Pick up the mailing-list message on identifiers for biodiversity records from its final sentence and continue writing it.
--- START Page extract ---
[tdwg-content] delimiter characters for concatenated IDs

Richard Pyle deepreef at bishopmuseum.org
Tue May 6 19:31:42 CEST 2014

Hi Tim,


What you outline below (a service that issues community-wide actionable and
persistent identifiers) is what I have been advocating since before the
first TDWG/GBIF GUID workshops.  I still believe it would be a very useful
service; however, it seems we are really talking about two different things


The first, which is what you outline, is a service that mints new
identifiers for objects that do not already have good identifiers.


The other service, which is what I was addressing earlier, is a centralized
mechanism for cross-linking *existing* identifiers to each other.  Several
organizations already have an internal system for doing this.  I already
mentioned the GNUB version (which allows the little icons of related records
to show up on ZooBank pages).  EoL also has one(e.g.:
http://eol.org/pages/992573/resources/partner_links).  So does NCBI
(http://www.ncbi.nlm.nih.gov/projects/linkout/).  What I think we REALLY
need is a single, centralized system that manages cross-links among
identifiers and (separately) identifier dereferencing services.  The reality
is that we already have MANY identifiers minted for the same object (e.g.:
http://zoobank.org/2C6327E1-5560-4DB4-B9CA-76A0FA03D975) – and, sadly, there
will no-doubt be more redundant identifiers minted in the future.


While I think it would be GREAT if GBIF did offer a service to mint
proper/actionable identifiers for the community, ultimately this may end up
representing “yet another identifier”.  It kind of reminds me of that
standards joke: http://www.howtogeek.com/geekers/up/sshot50509a6b8cb11.jpg
Just replace the word “standards” with “identifiers”, and we’re in the same


And I’ll make this point one more time:  Almost all of our problems with
identifiers revolve around the fact that we have drank the TBL Cool-Aid and
assumed/insisted that we conflate the role of object identification with the
role of metadata dereferencing (i.e., “actionability”).  Sigh






Richard L. Pyle, PhD
Database Coordinator for Natural Sciences
Associate Zoologist in Ichthyology
Dive Safety Officer
Department of Natural Sciences, Bishop Museum
1525 Bernice St., Honolulu, HI 96817
Ph: (808)848-4115, Fax: (808)847-8252
email: deepreef at bishopmuseum.org





From: tdwg-content-bounces at lists.tdwg.org
[mailto:tdwg-content-bounces at lists.tdwg.org] On Behalf Of Tim Robertson
Sent: Tuesday, May 06, 2014 4:11 AM
To: Hilmar Lapp; Roderic Page; tdwg-content at lists.tdwg.org; "Markus Döring
(GBIF)"; tomc at cs.uoregon.edu
Subject: Re: [tdwg-content] delimiter characters for concatenated IDs


Hi all,


Supposing GBIF or some other body were interested in offering such a central
service as proposed in this thread.  Can we articulate what we envisage
would be the process?
--- END Page extract ---
--- START Data listing ---
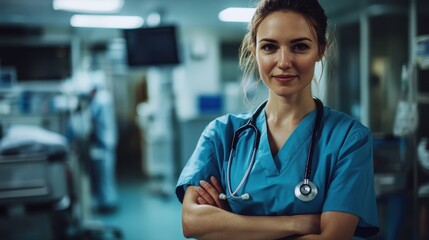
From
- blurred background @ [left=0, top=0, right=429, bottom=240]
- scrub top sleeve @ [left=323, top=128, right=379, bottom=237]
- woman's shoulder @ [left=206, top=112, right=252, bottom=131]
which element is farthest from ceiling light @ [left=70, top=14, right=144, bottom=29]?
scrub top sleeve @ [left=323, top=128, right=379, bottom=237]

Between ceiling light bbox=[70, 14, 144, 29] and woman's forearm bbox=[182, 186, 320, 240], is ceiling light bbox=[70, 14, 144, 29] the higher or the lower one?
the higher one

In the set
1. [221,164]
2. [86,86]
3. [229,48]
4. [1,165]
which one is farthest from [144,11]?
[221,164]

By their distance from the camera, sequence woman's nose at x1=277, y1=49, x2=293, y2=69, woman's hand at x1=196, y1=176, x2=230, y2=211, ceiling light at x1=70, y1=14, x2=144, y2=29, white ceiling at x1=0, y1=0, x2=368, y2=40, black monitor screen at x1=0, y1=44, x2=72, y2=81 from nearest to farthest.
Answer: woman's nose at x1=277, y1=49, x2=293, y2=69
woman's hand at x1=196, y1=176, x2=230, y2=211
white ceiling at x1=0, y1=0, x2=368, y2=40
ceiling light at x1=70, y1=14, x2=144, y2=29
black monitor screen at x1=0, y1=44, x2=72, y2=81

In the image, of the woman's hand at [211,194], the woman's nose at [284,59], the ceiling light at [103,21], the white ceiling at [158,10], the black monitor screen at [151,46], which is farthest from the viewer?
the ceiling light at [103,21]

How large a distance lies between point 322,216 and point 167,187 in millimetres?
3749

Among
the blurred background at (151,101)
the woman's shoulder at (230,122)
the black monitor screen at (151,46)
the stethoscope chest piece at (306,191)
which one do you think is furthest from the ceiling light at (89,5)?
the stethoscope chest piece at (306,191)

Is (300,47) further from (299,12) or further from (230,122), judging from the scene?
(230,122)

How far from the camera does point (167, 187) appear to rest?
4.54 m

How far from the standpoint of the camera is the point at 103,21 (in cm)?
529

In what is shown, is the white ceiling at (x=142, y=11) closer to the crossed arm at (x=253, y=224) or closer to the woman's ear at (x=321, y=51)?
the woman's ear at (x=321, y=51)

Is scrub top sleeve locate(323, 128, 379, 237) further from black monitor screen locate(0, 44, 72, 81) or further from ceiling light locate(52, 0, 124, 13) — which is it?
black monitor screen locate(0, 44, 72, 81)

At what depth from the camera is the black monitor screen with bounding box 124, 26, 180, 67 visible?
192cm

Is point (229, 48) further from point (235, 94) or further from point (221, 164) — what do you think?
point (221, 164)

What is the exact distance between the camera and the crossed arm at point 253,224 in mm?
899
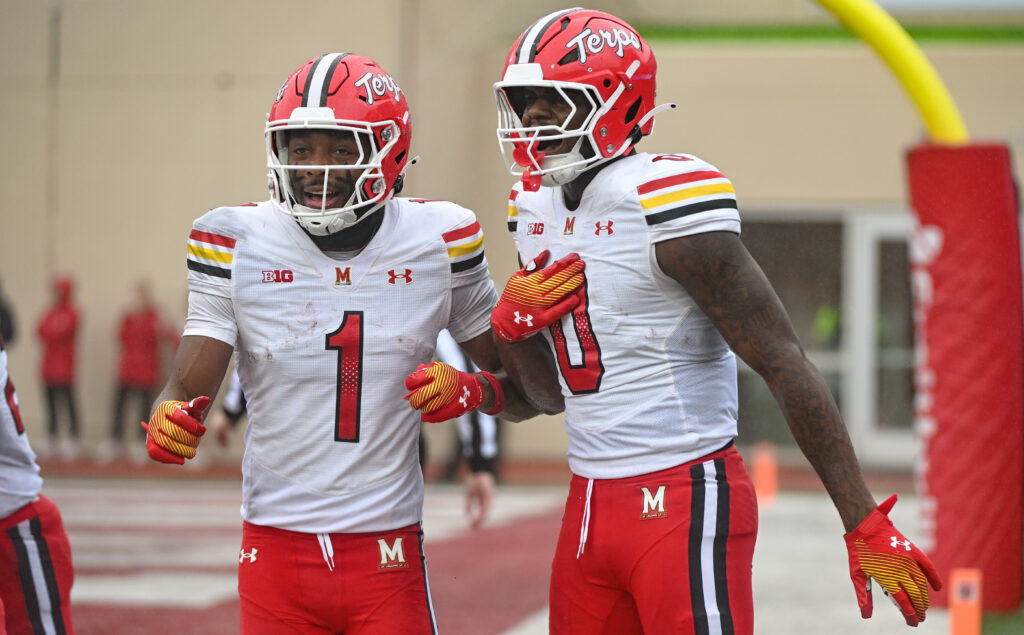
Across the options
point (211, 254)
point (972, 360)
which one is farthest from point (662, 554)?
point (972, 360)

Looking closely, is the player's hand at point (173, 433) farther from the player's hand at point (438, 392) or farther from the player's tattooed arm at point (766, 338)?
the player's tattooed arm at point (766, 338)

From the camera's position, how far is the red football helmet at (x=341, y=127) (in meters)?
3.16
--- END Data listing ---
--- START Data listing ---
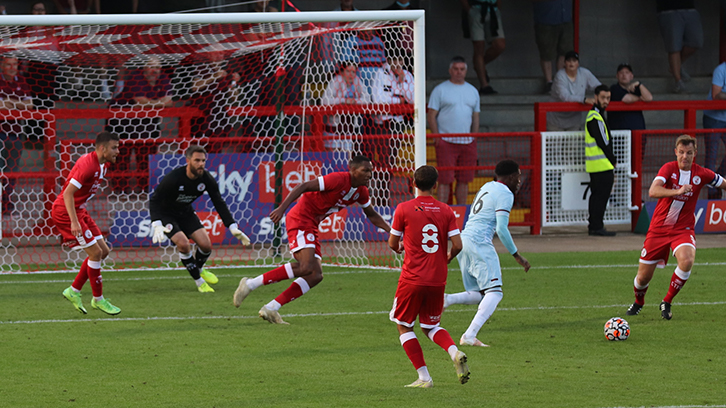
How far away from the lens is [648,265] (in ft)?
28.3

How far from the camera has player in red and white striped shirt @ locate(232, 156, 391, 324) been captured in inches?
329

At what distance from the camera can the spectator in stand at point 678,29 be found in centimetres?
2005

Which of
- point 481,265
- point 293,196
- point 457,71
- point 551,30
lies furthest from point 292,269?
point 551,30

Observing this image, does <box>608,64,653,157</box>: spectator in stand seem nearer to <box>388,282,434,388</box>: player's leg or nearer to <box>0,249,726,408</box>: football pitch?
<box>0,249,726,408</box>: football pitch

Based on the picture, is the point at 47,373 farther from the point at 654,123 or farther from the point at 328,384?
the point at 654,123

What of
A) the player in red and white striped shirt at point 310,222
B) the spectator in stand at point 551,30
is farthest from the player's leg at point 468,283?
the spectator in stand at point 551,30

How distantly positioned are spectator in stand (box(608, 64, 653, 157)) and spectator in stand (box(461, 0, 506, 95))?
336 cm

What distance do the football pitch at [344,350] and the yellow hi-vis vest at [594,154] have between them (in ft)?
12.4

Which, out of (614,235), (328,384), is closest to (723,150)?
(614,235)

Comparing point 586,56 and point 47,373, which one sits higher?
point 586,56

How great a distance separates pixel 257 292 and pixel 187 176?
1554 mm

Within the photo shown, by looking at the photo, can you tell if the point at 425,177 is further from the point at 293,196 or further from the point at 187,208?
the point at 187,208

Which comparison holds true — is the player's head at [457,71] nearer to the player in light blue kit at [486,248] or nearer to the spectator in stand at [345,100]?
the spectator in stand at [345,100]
--- END Data listing ---
# Output of the exercise:
  a) client has a specimen record they wish to stamp with an identifier

  b) client requests DOI (or other format) from the issuing service and
provides the minimum metadata in a DwC-esque profile, potentially with a
preferred suffix  

  c) service provides identifier, and client stores this along with their
digital record

  d) from this point on, the DOI identifies the record


If so, what would happen on resolution?  Does the client provide the target
URL during minting which will be the redirection target on resolution?  Does
the service have to monitor the availability and return the cached copy on


In such a model, effectively we would have a central specimen registration
service where data owners push individual specimen records.  Is that
something we envisage the community would accept?  Presumably the minimum
metadata would include things like dwc:scientificName - would someone
register a DOI pushing that for specimens of a new species before they have
published on the name?  


This model will not in itself stop duplicate IDs.  The scientists assembling
datasets of specimens referenced in a paper might submit those references
specimens for DOIs, while the original specimen curators might also submit
the same records - thus the specimen is identified twice.  Which piece of
the infrastructure would capture that relationship?


What seems most important to me when I think this through is that the
identifier needs to be minted as early on as possible in the record life -
before it is shared with others.  Which leads us back to the question of
whether we envisage people adopting a model where they effectively submit
their record data in order to get an identifier.  If not, at least if we got
stable IDs on records in whatever form, we can manage the resolvability bit
later, and identify duplicates.


It would be interesting to hear how others imagine such a service operating.









On 06 May 2014, at 15:34, Hilmar Lapp <hlapp at nescent.org> wrote:

Every registration agency has its own set of standard metadata which members
register for every DOI, but the content-negotiation strategy does allow for
a richer metadata response. By default it is the registration agency's
resolver that responds with RDF (and thus only with the metadata it knows
of), but members (the entities registering DOIs) can register their own
content-negotiation resolver, which would allow them to return richer
metadata. We have, for example, considered doing this for Dryad
(http://datadryad.org <http://datadryad.org/> ), but it hasn't risen to
high-enough priority yet.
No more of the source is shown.